Set task: Can you copy out, word for word, the stretch of the records below from the line containing "How great a gap is there between point" through the end of the records?

Data provided:
>>>
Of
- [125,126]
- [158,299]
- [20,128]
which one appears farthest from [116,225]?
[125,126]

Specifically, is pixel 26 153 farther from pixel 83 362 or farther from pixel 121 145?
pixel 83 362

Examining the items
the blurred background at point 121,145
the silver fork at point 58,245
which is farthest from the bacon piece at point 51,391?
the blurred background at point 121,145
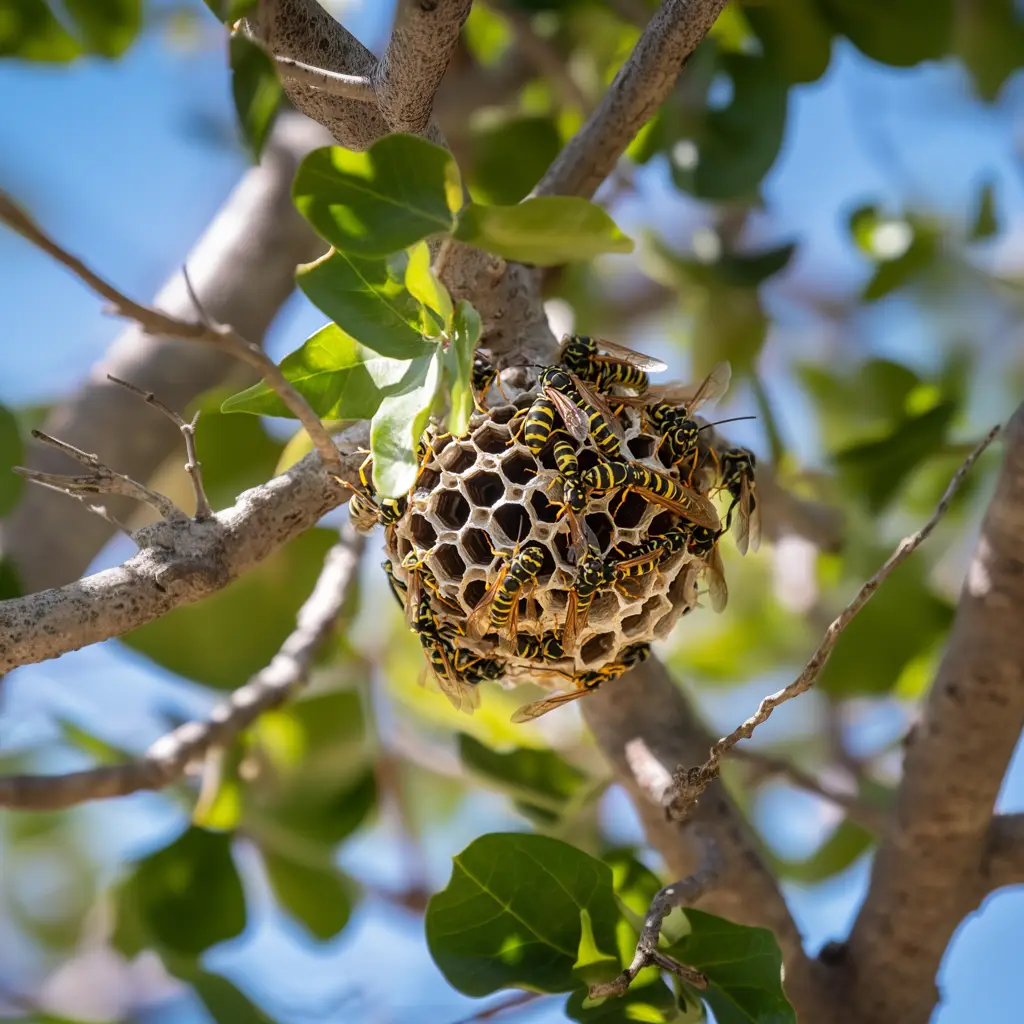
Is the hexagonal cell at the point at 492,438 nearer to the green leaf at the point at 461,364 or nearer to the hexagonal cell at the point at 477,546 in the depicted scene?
Result: the hexagonal cell at the point at 477,546

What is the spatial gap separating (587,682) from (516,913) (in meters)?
0.32

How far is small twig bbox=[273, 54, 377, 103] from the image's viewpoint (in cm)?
135

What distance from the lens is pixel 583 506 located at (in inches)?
53.4

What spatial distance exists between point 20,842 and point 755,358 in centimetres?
263

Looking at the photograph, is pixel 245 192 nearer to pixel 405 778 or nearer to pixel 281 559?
pixel 281 559

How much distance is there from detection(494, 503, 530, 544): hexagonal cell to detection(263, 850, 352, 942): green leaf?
62.7 inches

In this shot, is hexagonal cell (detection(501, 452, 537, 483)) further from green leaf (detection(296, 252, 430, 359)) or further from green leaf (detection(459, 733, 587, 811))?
green leaf (detection(459, 733, 587, 811))

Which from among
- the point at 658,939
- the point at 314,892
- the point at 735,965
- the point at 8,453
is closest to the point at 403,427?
the point at 658,939

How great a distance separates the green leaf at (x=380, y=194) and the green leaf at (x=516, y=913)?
795 mm

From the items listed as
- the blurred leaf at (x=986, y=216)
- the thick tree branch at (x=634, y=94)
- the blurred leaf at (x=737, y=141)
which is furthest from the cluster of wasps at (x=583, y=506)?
the blurred leaf at (x=986, y=216)

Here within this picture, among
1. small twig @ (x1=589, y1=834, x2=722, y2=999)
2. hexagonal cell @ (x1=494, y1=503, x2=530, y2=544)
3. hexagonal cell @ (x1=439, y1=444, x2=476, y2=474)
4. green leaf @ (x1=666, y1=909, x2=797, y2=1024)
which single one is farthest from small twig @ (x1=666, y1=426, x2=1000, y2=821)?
hexagonal cell @ (x1=439, y1=444, x2=476, y2=474)

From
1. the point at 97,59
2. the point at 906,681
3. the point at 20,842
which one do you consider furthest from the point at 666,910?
the point at 20,842

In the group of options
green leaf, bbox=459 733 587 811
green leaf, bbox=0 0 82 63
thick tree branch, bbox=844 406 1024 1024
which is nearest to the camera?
thick tree branch, bbox=844 406 1024 1024

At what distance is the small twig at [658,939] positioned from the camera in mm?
1274
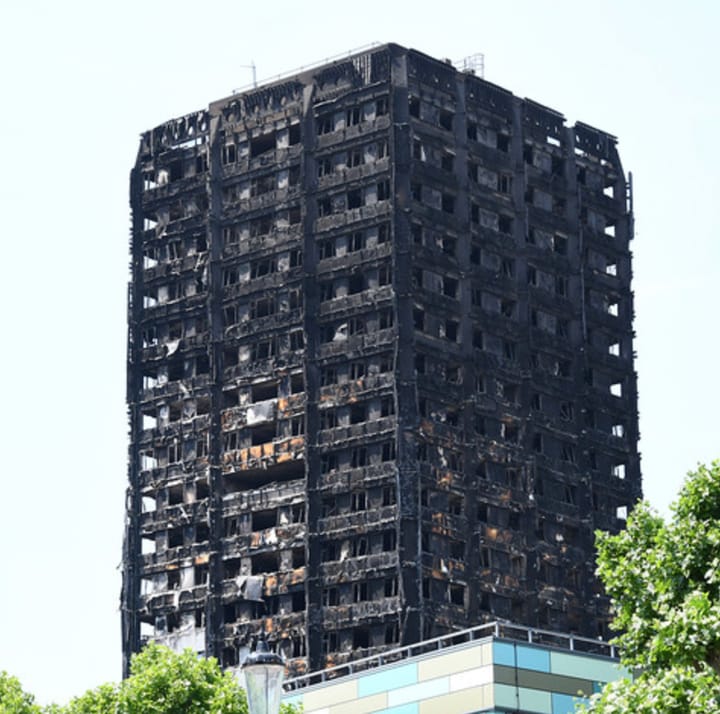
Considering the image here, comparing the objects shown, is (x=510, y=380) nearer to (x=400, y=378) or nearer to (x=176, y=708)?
(x=400, y=378)

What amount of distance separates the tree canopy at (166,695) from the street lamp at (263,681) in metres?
49.4

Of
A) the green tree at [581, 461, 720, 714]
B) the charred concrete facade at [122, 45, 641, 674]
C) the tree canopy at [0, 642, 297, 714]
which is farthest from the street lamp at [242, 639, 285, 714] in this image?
the charred concrete facade at [122, 45, 641, 674]

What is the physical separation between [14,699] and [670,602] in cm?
4380

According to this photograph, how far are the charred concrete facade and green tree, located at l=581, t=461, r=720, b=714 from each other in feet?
323

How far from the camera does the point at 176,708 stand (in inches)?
4028

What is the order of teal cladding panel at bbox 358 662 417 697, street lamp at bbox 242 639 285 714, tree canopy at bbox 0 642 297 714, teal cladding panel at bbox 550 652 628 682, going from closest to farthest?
street lamp at bbox 242 639 285 714 → tree canopy at bbox 0 642 297 714 → teal cladding panel at bbox 550 652 628 682 → teal cladding panel at bbox 358 662 417 697

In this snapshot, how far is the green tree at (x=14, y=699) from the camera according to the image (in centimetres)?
10506

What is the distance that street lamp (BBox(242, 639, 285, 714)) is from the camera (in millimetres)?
51094

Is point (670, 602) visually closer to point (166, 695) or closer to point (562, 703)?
point (166, 695)

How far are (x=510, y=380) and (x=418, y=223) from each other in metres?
15.6

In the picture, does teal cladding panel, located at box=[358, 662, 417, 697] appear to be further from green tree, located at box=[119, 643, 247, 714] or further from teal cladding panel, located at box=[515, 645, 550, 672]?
green tree, located at box=[119, 643, 247, 714]

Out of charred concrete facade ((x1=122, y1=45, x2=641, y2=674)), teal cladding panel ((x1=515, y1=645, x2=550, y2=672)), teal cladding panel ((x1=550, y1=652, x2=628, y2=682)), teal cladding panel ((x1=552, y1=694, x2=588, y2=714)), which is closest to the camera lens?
teal cladding panel ((x1=515, y1=645, x2=550, y2=672))

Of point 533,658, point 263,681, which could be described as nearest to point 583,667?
point 533,658

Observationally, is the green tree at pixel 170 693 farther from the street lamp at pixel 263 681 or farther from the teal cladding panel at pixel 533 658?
the street lamp at pixel 263 681
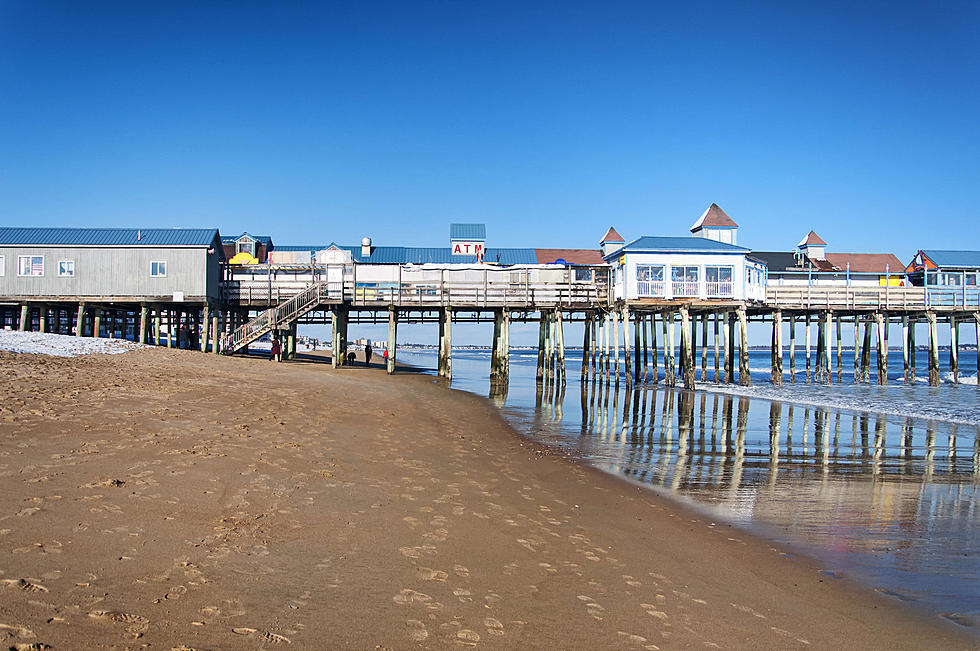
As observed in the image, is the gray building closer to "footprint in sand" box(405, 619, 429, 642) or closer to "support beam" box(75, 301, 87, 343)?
"support beam" box(75, 301, 87, 343)

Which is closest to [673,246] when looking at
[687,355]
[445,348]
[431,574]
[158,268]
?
[687,355]

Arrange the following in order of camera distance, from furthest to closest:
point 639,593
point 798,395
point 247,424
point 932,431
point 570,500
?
point 798,395
point 932,431
point 247,424
point 570,500
point 639,593

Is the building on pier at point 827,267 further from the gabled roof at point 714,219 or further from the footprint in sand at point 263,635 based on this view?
the footprint in sand at point 263,635

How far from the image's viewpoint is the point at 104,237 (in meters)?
32.3

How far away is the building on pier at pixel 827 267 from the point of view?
163ft

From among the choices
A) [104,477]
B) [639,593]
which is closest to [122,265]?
[104,477]

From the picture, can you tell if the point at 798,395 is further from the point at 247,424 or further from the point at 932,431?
the point at 247,424

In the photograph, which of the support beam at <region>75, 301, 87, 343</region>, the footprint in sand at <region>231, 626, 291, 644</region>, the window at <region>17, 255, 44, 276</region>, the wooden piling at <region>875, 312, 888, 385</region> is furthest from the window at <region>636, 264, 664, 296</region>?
the footprint in sand at <region>231, 626, 291, 644</region>

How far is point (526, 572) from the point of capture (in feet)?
19.1

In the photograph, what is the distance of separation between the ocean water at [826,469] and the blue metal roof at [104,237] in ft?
62.5

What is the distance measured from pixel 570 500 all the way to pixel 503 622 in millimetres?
4353

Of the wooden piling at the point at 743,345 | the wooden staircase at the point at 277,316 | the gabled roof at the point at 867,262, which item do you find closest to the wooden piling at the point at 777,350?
the wooden piling at the point at 743,345

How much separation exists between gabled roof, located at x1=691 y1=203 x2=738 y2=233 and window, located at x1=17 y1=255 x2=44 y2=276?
44.3m

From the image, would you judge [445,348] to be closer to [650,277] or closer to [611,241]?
[650,277]
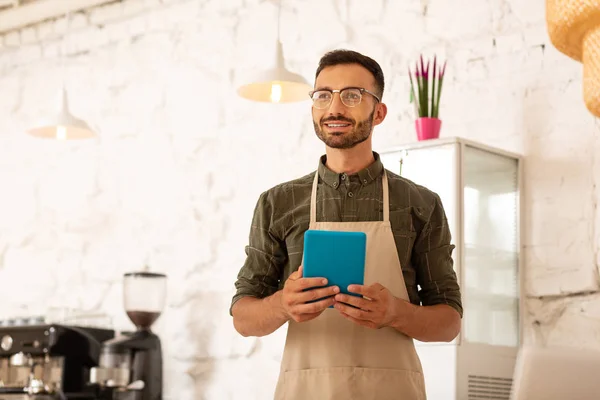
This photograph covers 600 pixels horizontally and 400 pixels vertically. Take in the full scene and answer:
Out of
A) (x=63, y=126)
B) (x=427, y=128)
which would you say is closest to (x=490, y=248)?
(x=427, y=128)

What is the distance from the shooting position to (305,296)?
5.58ft

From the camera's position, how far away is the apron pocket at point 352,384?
1876 millimetres

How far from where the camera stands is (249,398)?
15.0ft

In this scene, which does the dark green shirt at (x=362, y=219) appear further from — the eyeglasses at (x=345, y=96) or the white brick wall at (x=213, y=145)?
the white brick wall at (x=213, y=145)

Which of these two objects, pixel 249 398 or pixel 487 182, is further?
pixel 249 398

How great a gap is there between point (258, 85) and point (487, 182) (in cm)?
109

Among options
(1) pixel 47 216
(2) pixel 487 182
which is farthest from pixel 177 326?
(2) pixel 487 182

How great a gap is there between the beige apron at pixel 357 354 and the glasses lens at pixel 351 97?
<<<
Right answer:
How great a gap is there between point (258, 85) and point (487, 182) (in cm)?
109

Among options
(1) pixel 47 216
(2) pixel 487 182
which is farthest from pixel 177 326?
(2) pixel 487 182

How great a gap is there between the beige apron at pixel 357 354 and the glasses lens at pixel 351 97?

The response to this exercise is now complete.